Job. Copy the material word for word, from its first line up to and including the line that contains "suv windshield (x1=163 y1=251 x2=282 y2=298) →".

Record list.
○ ○ ○

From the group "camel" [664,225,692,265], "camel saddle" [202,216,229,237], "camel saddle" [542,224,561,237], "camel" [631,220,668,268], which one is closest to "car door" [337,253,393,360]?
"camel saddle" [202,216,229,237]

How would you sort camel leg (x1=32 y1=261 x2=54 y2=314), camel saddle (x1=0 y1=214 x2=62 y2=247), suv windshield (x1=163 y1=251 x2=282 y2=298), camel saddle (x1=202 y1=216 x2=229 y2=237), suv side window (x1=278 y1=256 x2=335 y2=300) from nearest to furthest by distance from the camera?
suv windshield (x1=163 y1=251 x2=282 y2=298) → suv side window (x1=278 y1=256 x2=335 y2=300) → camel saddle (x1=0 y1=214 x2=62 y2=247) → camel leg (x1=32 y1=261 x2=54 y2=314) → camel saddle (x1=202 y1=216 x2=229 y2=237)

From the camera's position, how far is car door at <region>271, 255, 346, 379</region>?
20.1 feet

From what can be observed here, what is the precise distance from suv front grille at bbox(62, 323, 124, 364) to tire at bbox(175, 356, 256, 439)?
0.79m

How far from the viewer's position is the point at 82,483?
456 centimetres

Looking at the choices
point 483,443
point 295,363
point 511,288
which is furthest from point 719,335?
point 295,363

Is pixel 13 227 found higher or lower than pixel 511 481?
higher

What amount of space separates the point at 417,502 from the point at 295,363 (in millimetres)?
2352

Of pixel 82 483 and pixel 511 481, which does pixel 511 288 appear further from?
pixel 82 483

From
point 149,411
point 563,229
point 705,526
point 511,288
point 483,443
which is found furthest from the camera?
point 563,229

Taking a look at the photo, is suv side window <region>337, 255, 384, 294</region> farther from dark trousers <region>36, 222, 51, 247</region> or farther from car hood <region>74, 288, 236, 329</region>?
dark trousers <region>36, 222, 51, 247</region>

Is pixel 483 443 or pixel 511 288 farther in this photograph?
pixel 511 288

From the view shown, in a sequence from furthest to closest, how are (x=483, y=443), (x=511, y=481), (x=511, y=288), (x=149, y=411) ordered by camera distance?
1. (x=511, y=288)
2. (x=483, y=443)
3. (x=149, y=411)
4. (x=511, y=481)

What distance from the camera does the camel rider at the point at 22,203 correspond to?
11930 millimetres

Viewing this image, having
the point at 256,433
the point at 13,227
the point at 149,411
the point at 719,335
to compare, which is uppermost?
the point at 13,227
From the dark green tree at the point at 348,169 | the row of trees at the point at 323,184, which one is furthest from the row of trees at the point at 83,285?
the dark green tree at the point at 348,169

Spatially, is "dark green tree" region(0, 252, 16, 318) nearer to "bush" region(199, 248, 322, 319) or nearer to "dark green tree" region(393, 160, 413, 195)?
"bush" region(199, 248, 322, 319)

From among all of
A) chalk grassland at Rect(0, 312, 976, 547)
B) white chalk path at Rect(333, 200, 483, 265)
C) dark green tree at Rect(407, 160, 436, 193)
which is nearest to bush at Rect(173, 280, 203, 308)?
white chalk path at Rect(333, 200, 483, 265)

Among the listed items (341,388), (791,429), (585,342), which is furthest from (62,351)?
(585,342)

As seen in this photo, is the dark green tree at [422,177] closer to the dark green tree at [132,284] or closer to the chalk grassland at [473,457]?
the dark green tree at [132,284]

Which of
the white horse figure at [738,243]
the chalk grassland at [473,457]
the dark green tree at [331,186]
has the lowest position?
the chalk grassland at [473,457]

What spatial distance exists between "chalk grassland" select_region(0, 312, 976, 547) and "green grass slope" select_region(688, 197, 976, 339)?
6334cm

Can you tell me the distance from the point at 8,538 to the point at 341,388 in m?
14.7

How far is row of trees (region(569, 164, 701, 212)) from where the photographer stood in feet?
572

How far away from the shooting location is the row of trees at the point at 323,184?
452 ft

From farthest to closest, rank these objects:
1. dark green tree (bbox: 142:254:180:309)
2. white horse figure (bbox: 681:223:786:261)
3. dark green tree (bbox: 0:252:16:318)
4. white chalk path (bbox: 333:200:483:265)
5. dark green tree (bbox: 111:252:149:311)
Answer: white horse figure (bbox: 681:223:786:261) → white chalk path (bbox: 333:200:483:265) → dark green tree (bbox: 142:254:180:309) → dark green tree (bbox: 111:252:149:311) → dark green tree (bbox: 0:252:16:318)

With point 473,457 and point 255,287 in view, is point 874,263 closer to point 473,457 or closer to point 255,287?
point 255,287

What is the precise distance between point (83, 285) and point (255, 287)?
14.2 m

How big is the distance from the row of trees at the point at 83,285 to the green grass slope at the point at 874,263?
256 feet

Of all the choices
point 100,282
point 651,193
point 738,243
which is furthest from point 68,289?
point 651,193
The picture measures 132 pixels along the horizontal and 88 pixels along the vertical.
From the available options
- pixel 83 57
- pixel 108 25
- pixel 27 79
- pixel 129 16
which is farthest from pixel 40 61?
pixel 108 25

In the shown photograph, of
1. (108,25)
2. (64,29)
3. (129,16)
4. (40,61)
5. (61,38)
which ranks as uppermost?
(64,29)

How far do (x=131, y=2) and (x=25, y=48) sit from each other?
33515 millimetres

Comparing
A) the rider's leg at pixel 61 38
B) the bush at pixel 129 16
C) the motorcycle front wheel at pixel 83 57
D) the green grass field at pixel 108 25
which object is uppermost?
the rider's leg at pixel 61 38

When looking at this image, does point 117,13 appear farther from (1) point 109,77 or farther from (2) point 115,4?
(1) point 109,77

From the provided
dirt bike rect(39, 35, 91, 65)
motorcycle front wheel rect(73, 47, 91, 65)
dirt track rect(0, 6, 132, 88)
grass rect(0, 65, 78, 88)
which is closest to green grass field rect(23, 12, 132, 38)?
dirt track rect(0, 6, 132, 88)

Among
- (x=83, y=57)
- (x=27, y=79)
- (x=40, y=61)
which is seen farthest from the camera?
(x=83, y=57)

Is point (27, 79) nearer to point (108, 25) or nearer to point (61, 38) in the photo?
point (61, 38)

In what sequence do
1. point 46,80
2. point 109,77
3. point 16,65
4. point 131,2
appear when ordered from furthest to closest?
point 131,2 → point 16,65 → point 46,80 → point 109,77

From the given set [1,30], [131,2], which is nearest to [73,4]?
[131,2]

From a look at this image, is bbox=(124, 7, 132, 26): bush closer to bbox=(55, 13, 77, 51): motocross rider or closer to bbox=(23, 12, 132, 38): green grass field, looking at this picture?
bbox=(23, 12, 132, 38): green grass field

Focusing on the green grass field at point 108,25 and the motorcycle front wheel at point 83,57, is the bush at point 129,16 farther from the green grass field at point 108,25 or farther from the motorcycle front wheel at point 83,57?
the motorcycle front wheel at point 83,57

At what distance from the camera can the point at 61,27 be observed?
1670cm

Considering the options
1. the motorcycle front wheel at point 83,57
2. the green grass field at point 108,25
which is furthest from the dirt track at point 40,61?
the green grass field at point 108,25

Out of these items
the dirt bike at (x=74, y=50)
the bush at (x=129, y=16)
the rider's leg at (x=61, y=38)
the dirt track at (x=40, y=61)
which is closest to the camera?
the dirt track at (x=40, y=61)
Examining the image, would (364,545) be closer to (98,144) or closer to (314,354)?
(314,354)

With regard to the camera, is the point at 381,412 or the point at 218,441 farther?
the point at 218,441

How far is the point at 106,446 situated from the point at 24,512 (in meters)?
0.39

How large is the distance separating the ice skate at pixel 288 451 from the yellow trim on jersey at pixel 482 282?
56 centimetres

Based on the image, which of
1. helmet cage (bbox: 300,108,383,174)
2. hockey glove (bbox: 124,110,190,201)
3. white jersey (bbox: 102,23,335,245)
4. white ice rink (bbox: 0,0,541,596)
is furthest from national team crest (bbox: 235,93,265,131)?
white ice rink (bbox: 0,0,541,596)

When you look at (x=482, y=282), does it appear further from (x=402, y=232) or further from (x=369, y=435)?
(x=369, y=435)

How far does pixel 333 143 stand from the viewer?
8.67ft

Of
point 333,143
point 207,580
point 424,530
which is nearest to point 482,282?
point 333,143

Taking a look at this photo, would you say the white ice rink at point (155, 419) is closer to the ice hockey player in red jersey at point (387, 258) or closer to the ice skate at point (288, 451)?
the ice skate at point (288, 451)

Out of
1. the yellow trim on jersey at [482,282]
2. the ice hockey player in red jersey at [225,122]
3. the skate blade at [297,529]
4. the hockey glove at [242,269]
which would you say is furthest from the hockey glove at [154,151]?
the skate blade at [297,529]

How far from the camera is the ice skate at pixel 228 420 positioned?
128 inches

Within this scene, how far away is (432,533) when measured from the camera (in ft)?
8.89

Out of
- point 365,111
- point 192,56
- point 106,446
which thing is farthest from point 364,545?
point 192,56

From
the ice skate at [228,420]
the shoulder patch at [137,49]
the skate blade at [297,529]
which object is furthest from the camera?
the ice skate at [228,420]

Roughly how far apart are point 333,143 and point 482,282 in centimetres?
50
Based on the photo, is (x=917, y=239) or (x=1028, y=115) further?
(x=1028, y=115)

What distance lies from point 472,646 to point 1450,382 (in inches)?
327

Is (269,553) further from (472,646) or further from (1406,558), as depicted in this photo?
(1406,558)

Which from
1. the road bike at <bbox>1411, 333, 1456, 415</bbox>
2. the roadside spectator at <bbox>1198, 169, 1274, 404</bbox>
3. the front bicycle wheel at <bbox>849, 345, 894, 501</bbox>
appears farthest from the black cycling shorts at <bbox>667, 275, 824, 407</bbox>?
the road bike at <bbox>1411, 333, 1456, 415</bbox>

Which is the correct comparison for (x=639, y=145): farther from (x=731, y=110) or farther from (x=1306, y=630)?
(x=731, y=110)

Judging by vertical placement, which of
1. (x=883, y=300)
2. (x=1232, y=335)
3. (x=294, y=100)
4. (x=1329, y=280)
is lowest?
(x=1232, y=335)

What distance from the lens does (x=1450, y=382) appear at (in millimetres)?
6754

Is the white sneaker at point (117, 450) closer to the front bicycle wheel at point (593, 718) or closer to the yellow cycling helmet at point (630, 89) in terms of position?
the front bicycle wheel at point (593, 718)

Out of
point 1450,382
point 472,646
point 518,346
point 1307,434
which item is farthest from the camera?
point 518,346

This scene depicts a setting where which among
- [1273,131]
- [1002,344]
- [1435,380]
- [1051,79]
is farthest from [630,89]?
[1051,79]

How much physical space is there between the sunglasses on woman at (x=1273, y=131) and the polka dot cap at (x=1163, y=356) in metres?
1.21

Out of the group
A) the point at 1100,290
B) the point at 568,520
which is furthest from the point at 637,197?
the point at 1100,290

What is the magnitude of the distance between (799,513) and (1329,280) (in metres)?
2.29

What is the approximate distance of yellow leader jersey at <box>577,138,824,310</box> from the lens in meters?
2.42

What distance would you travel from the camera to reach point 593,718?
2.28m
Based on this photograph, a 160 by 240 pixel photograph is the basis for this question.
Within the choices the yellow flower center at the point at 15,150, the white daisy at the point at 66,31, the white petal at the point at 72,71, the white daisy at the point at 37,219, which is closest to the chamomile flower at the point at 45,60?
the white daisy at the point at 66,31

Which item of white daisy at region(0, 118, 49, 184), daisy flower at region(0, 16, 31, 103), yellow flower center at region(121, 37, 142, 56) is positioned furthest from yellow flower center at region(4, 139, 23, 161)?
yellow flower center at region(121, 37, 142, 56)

○ ○ ○

Solution to this exercise.
From the group "camel" [664,225,692,265], "camel saddle" [202,216,229,237], "camel saddle" [542,224,561,237], "camel" [631,220,668,268], which one is closest to "car door" [337,253,393,360]?
"camel saddle" [202,216,229,237]

How would you sort camel leg (x1=32 y1=261 x2=54 y2=314), camel saddle (x1=0 y1=214 x2=62 y2=247), suv windshield (x1=163 y1=251 x2=282 y2=298), camel saddle (x1=202 y1=216 x2=229 y2=237), suv side window (x1=278 y1=256 x2=335 y2=300) from nearest to furthest by distance from the camera?
suv windshield (x1=163 y1=251 x2=282 y2=298) → suv side window (x1=278 y1=256 x2=335 y2=300) → camel saddle (x1=0 y1=214 x2=62 y2=247) → camel leg (x1=32 y1=261 x2=54 y2=314) → camel saddle (x1=202 y1=216 x2=229 y2=237)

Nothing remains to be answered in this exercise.